SINGAPORE — Justice Aedit Abdullah of the Singapore High Court delivered a judgment on Thursday (4 May), upholding the convictions of the editor of online news website, The Online Citizen Asia (TOC) and a contributor to the publication, Daniel De Costa, but replacing their jail terms with fines.
The two appellants, Xu and De Costa, originally sentenced to three weeks’ imprisonment for their respective criminal defamation charges, successfully appealed to replace their jail terms with fines.
The charges stemmed from a letter from De Costa that was published on TOC in September 2018, which allegedly defamed members of the Cabinet. The two were later charged in December of that year for criminal defamation under Section 499 of the Penal Code.
Defamation of Cabinet
In his judgment, Justice Abdullah addressed the interpretation of the phrase “present PAP leadership” and its relationship to “corruption at the highest echelons”, as used in the letter.
The judge concluded that the reasonable inference is that the “present PAP leadership” refers to the members of the Cabinet, who are responsible for the perceived failures mentioned in the letter.
This inference is supported by the understanding that key members of the PAP would be associated with the members of the Cabinet.
Regarding the phrase “corruption at the highest echelons,” the judge disagreed with the Prosecution’s argument that it would be interpreted as an allegation of corruption against the members of the Cabinet.
Instead, he accepted the argument put forth by Xu, stating that the more natural interpretation is that it implies a failure of action or omission by the Cabinet in addressing corruption at the highest levels.
The judge emphasized the crucial distinction between holding the Cabinet responsible for the rise of corruption and accusing the Cabinet members of being corrupt themselves.
He found that there was more than a reasonable doubt that the objective meaning of the text was that the members of the Cabinet were corrupt.
The judge further examined the applicable law in relation to the appellants’ knowledge of the harm to the reputation of the members of the Cabinet.
Under Section 499, the mens rea requirement is that the accused published the imputation intending to harm or knowing that such imputation will harm the reputation of the person involved.
Explanation 4 of Section 499 elaborates on how an imputation may be considered to harm a person’s reputation.
In applying the law to the facts of the case, the judge focused on whether the appellants knew that the imputation of “corruption at the highest echelons” would harm the reputation of the members of the Cabinet in a manner specified in Explanation 4 of Section 499.
Justice Abdullah acknowledged that the appellants vehemently denied any intention to harm the reputation of the members of the Cabinet. They argued that their aim was to criticize and express their views on the performance of the government rather than defaming individual members of the Cabinet.
In analyzing the evidence, the judge referred to the content and tone of the letter, noting that it was strongly critical of the government and contained disparaging remarks about the “present PAP leadership” and its alleged failures.
Justice Abdullah emphasized that the appellants’ awareness of the potential harm to the reputation of the members of the Cabinet could be inferred from the strong language used in the letter and the imputation of corruption at the highest echelons.
He highlighted that the imputation, as explained by Xu, carried a negative connotation about the Cabinet’s ability to prevent corruption.
Considering the context and the ordinary meaning of the words used, the judge concluded that the appellants, by publishing the imputation, either intended to harm the reputation of the members of the Cabinet or knew that such imputation would harm their reputation.

Questions —
[A] List every person the court ruling article names.
[B] Continue the article on the court ruling, starting after its last sentence.

Dataset content —
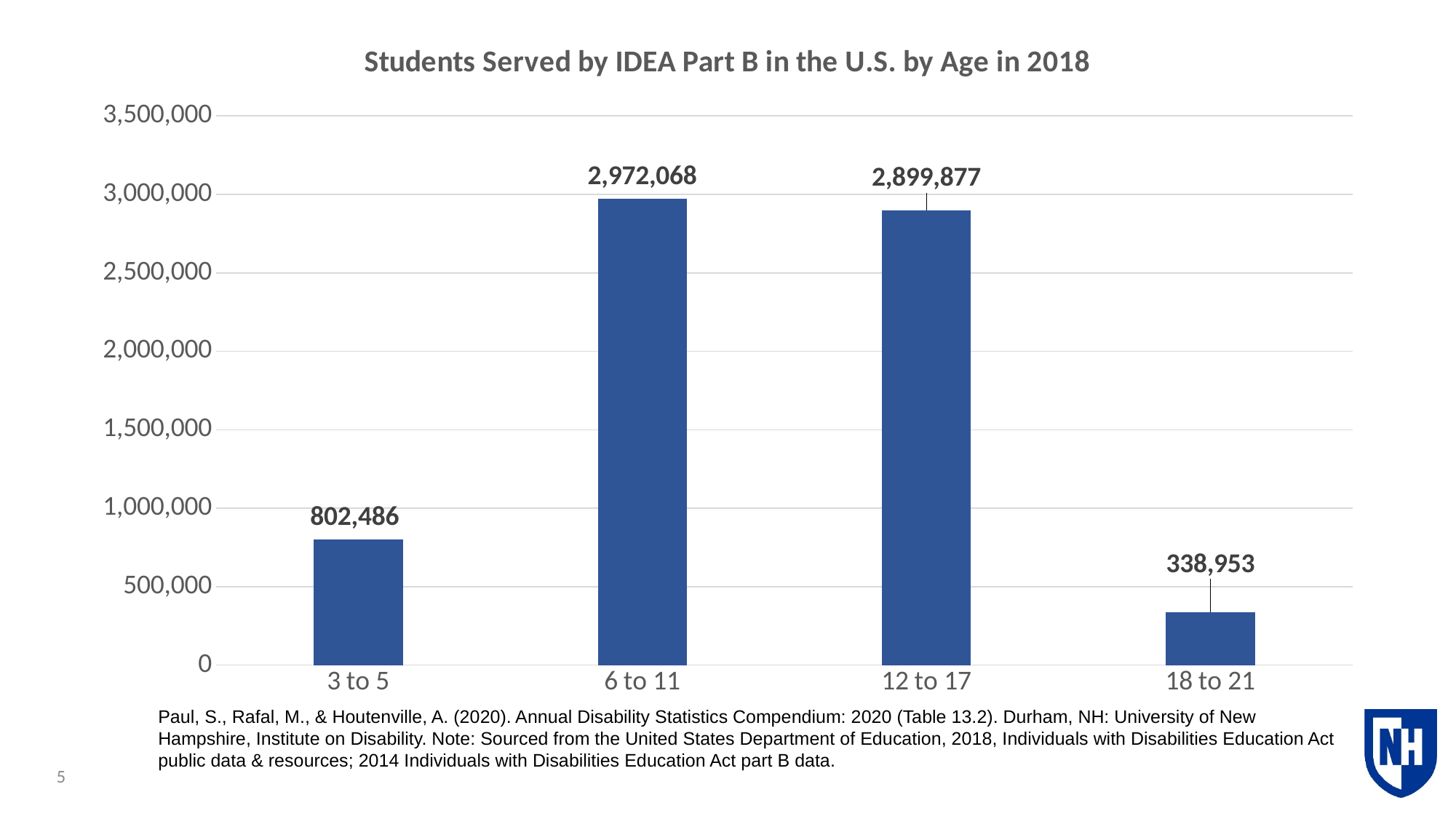
How many age groups are shown on the chart? 4 Which age group has the highest number of students served? 6 to 11 What is the value shown for the 6 to 11 age group? 2,972,068 What is the difference between the values for the 6 to 11 and 12 to 17 age groups? 72,191 What kind of chart is shown on the slide? Bar chart Which age group has a larger value, 3 to 5 or 18 to 21? 3 to 5 Is the value for the 12 to 17 age group greater or less than 3,000,000? less How many students aged 3 to 5 were served by IDEA Part B in 2018? 802,486 What is the difference between the values for the 3 to 5 and 18 to 21 age groups? 463,533 What is the title of the chart? Students Served by IDEA Part B in the U.S. by Age in 2018 What is the value shown for the 18 to 21 age group? 338,953 Which age group has the lowest number of students served? 18 to 21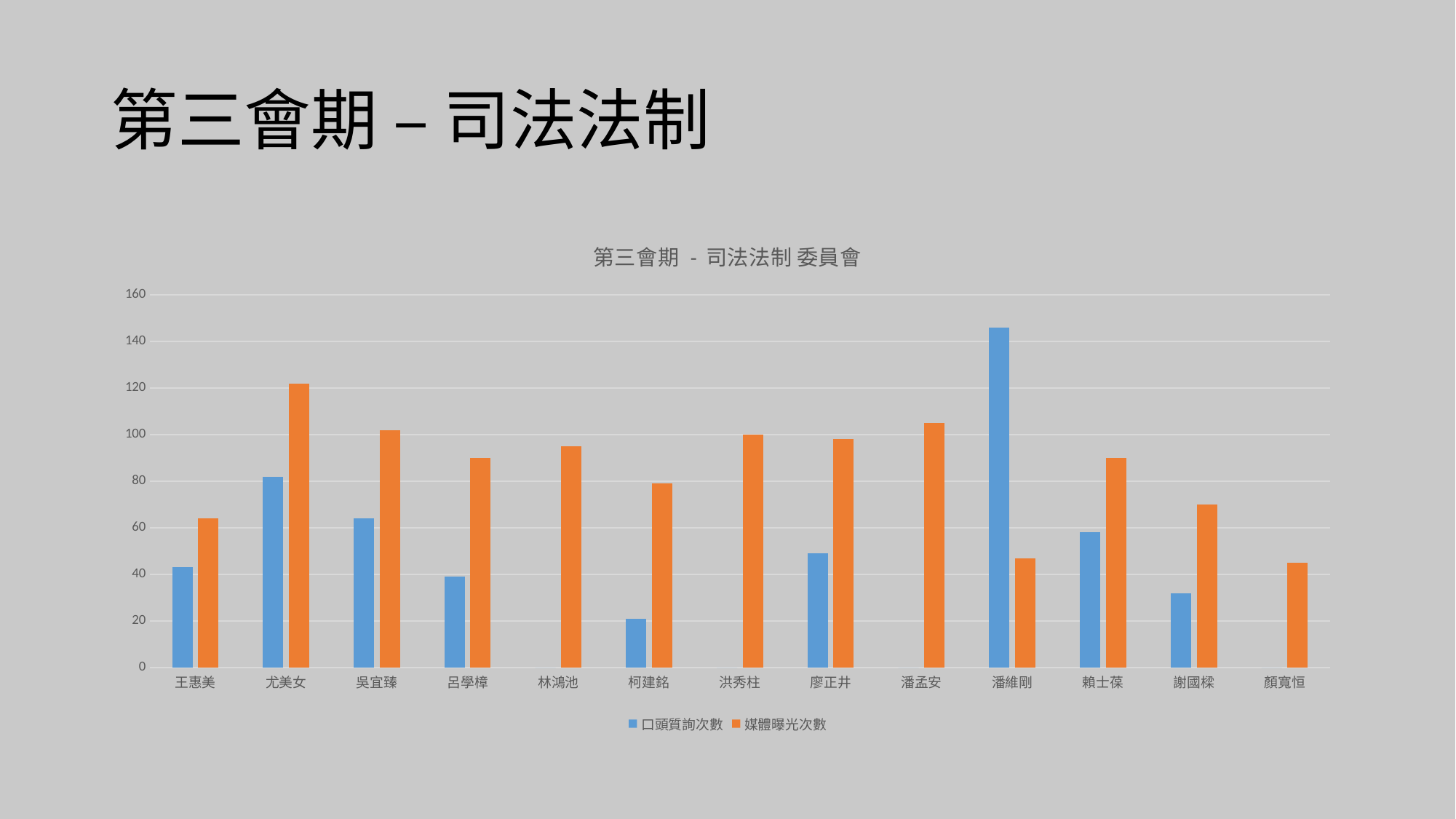
How many series does the legend list? 2 What type of chart is shown on the slide? bar chart For 潘維剛, which is larger: 口頭質詢次數 or 媒體曝光次數? 口頭質詢次數 For 賴士葆, which is larger: 口頭質詢次數 or 媒體曝光次數? 媒體曝光次數 Is the 口頭質詢次數 value for 潘維剛 greater or less than 140? greater How many legislators (categories) are shown on the x axis? 13 Is the 媒體曝光次數 value for 尤美女 greater or less than 100? greater Which legislator has the highest 媒體曝光次數? 尤美女 What is the title of the chart? 第三會期 - 司法法制 委員會 Which legislator has the highest 口頭質詢次數? 潘維剛 Is the 口頭質詢次數 value for 柯建銘 greater or less than 40? less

Responses —
[A] Aedit Abdullah, Xu, Daniel De Costa

[B]
Justice Abdullah then addressed the argument raised by Xu regarding the Prosecution’s position on whether it was the Cabinet as an entity or individual members of the Cabinet who were defamed.
Xu argued that the Prosecution vacillated on this issue due to concerns about contravening the principle established in Derbyshire County Council v Times Newspapers Ltd, which states that a government body cannot sue for defamation.
However, Justice Abdullah clarified that this argument did not affect the analysis under Section 499 of the Penal Code.
The judge explained that Section 11 of the Penal Code and Explanation 2 to Section 499 allow for the allegedly defamed “person” to include an association, collection, or body of persons.
Therefore, the distinction sought by Xu between the Cabinet as an entity and the members of the Cabinet was deemed irrelevant. What matters is that the term “members of the Cabinet” refers to a specific collection or body of persons, which falls within the acceptable limits of Section 499 of the Penal Code.
Regarding the principle established in Derbyshire County Council v Times Newspapers Ltd, Justice Abdullah clarified that it pertains to civil defamation cases where a government body sues for damages.
In the present case, however, criminal proceedings were instituted by the Attorney-General, not the allegedly defamed persons, under Section 499 of the Penal Code.
Therefore, the principle in Derbyshire County Council v Times Newspapers Ltd was deemed irrelevant to the present criminal defamation case.
Jail term reduced to fines while conviction still holds
Justice Abdullah set Xu’s fine at S$8,000 (in default of two weeks’ imprisonment), while De Costa was fined S$10,000 (in default of three weeks’ imprisonment).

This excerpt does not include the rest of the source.